- **EXERCISE DIRECTIONS**: Reproduce the data below verbatim from the line containing "When comparing window" through its final line, and produce nothing more.

[Spatial question entries]

■ ■ ■

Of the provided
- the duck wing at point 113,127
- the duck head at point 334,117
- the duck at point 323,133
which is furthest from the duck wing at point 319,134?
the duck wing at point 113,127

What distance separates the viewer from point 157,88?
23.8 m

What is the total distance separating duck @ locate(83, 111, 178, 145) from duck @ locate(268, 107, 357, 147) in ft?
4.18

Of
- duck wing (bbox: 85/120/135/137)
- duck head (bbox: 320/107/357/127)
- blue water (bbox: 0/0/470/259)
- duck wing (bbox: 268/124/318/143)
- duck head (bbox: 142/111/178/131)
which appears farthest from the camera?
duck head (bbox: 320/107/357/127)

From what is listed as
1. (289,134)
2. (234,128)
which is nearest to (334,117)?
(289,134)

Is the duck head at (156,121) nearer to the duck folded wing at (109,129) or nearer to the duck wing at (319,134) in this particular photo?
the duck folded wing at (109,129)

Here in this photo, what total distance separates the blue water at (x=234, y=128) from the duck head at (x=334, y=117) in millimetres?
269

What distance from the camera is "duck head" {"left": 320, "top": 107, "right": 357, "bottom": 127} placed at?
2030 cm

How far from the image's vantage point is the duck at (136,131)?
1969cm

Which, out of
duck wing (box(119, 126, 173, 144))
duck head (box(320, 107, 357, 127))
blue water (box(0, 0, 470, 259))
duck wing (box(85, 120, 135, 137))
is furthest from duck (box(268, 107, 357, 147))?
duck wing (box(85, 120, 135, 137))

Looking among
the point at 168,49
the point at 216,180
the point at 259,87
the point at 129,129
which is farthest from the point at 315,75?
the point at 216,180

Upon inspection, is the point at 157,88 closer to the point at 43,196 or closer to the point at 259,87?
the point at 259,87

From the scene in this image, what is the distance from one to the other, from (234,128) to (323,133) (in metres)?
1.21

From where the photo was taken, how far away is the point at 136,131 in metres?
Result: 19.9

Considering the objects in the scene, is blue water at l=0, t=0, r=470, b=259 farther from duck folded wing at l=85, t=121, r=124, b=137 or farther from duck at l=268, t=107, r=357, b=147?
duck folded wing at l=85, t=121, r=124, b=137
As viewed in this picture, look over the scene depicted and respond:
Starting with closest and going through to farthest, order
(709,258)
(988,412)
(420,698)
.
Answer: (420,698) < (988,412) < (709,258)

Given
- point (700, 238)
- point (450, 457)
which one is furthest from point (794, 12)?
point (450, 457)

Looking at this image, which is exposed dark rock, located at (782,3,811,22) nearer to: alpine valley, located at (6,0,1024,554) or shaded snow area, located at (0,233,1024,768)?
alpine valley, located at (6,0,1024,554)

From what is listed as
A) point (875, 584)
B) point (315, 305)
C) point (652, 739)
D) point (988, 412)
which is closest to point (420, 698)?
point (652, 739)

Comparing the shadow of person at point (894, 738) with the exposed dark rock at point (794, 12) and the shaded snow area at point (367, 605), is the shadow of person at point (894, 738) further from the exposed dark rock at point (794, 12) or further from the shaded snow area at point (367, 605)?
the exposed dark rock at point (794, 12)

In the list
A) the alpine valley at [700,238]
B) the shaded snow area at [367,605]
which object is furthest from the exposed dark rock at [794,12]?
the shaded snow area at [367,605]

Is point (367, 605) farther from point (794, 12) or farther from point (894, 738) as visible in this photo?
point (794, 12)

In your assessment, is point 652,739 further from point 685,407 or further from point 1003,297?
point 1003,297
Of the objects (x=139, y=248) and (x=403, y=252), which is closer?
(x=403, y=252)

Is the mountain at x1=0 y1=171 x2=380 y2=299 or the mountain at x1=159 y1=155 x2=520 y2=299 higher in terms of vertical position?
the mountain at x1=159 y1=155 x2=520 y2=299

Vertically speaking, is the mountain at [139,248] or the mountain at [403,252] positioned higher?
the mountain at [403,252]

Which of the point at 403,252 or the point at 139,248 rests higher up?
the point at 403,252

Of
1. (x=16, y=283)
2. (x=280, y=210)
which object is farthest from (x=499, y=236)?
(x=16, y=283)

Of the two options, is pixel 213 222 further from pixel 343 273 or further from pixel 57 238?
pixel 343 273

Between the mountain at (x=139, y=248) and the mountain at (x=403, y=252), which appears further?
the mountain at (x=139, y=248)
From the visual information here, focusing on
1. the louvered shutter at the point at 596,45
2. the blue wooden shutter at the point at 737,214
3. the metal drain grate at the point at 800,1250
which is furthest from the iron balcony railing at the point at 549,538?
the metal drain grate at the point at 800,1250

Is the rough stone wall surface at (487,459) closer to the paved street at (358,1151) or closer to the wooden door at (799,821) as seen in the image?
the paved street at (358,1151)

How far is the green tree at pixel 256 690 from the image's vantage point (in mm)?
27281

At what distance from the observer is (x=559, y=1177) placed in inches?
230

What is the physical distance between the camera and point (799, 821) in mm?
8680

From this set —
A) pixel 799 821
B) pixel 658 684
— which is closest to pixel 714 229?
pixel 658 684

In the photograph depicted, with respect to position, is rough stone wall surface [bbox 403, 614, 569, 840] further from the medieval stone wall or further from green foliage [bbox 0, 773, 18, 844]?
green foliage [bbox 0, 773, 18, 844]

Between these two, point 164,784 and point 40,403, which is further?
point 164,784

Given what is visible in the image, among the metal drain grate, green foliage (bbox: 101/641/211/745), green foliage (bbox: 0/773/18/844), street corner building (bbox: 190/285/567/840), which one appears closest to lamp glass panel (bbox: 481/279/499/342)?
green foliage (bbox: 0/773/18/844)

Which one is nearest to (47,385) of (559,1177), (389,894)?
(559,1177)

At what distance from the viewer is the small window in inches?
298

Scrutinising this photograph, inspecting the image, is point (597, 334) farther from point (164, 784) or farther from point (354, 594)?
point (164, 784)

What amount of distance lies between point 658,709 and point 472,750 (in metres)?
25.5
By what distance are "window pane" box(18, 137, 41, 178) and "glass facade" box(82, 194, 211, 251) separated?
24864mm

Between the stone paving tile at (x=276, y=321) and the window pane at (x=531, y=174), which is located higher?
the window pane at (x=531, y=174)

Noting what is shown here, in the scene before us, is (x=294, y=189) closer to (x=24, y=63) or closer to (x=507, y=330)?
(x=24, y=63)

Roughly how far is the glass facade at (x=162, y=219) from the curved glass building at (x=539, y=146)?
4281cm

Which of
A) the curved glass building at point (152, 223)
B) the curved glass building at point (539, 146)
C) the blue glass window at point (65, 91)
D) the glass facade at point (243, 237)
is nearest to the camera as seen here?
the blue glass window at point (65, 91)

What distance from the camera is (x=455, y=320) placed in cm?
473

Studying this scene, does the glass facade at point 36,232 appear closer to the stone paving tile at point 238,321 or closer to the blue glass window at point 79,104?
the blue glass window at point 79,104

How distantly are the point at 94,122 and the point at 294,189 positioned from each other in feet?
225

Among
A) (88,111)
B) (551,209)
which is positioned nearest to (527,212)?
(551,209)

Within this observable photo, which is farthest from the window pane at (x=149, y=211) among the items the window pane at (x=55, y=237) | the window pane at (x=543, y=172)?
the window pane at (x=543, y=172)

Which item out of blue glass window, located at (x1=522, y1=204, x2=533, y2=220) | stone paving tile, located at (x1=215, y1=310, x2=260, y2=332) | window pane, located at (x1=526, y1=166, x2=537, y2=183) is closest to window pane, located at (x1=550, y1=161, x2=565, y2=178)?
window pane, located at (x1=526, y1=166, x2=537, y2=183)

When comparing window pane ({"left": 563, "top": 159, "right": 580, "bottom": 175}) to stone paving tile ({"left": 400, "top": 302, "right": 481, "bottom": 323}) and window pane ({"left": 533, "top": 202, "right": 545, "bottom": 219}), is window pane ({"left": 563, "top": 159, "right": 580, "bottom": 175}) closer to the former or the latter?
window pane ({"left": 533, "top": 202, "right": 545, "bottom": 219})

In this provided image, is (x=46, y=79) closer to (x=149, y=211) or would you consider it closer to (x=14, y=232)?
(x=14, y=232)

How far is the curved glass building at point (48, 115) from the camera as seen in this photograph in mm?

■ ■ ■

- **REPLY TO THE TASK**:
When comparing window pane ({"left": 563, "top": 159, "right": 580, "bottom": 175}) to stone paving tile ({"left": 400, "top": 302, "right": 481, "bottom": 323}) and window pane ({"left": 533, "top": 202, "right": 545, "bottom": 219}), is window pane ({"left": 563, "top": 159, "right": 580, "bottom": 175}) closer to the former or the latter?
window pane ({"left": 533, "top": 202, "right": 545, "bottom": 219})

In this provided image, is (x=46, y=79) closer to (x=149, y=211) or would you consider it closer to (x=14, y=232)?
(x=14, y=232)

How far is the curved glass building at point (48, 115) from the camera as seen in this photograph in mm?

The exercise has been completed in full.